There are sooo many rules to being a lesbian these days, especially if you identify as masculine of center (MOC) butch, stud, AG or dom. I also realize that I either break or unwittingly follow most of these rules. I’m accustomed to other masculine of center women calling me out for my “boi spa days” but I’ve never really sat down and asked them why my self-care was so disturbing to them. The question plagues me what does it mean to be a stud? What MAKES you a stud? What knocks you out of that community and WHO decides?
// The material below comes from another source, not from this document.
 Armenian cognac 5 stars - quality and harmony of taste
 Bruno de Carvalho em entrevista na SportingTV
It’s an unfortunate truth that as a community, we police each other’s gender often seeking to see who is a more masculine vs feminine, who is a real stud or how exactly we should behave within gender roles. In the film The Same Difference director Nneka Onuorah takes on many of these questions as she seeks to break down the “rules” or gender stereotypes that we navigate within the black lesbian community. I had the opportunity to check out the film at this year’s Frameline Film Festival in San Francisco. If you were there I was the loud one up front yelling at every “rule” I disagreed with. From the time that the film starts with various studs lined up opposite of each other we understand that this is a film about women who identify in the same way but each embody different images of what a “stud” looks like. None of us are the same.
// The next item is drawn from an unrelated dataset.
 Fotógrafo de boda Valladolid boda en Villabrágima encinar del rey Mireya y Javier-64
So what are some of these rules? Some of them listed in the movie included:
- Studs don’t wear makeup
- Studs don’t date other studs (same goes for femmes dating femmes but S4S is much worst)
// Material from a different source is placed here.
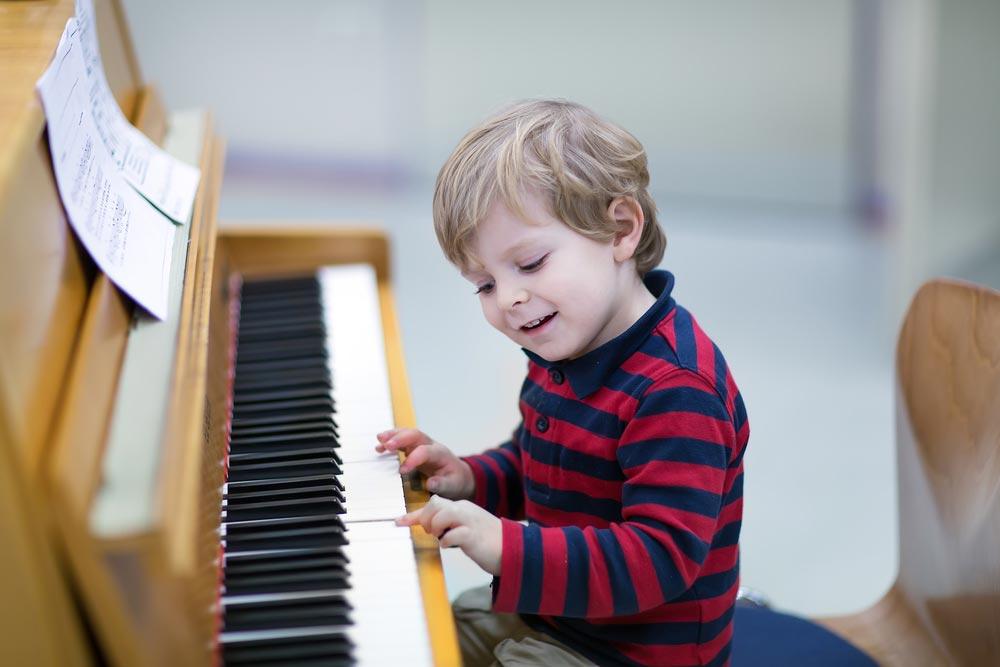 Обучение ребенка музыке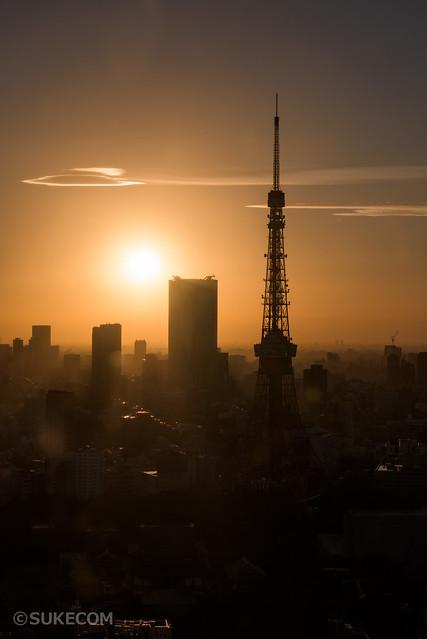 貿易センタービル展望台で東京タワーを撮影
- Studs don’t have long hair (pretty much every stud has a bald caeser, taper fade or locs)
- A stud can’t get pregnant (once again that’s a femme thing)
- No cross-dressing (your homebois don’t want to see you in heels)
- No flip flopping (if you are a lesbian be a lesbian, I shouldn’t be seeing you with a guy tomorrow)
So admittedly I don’t break THESE particular rules. I threw away my MAC credit card years ago and I stick religiously to my taper fade or feaux hawk. I tried to wear some heels in a butch/femme switch and apparently I’m not good at that anymore either. But I do like other “pretty” things that some may not consider especially butch like getting my eyebrows done or keeping my pedicure appointments. And what if I DID decide to have a baby to make my family whole. Would I be shunned from the community then?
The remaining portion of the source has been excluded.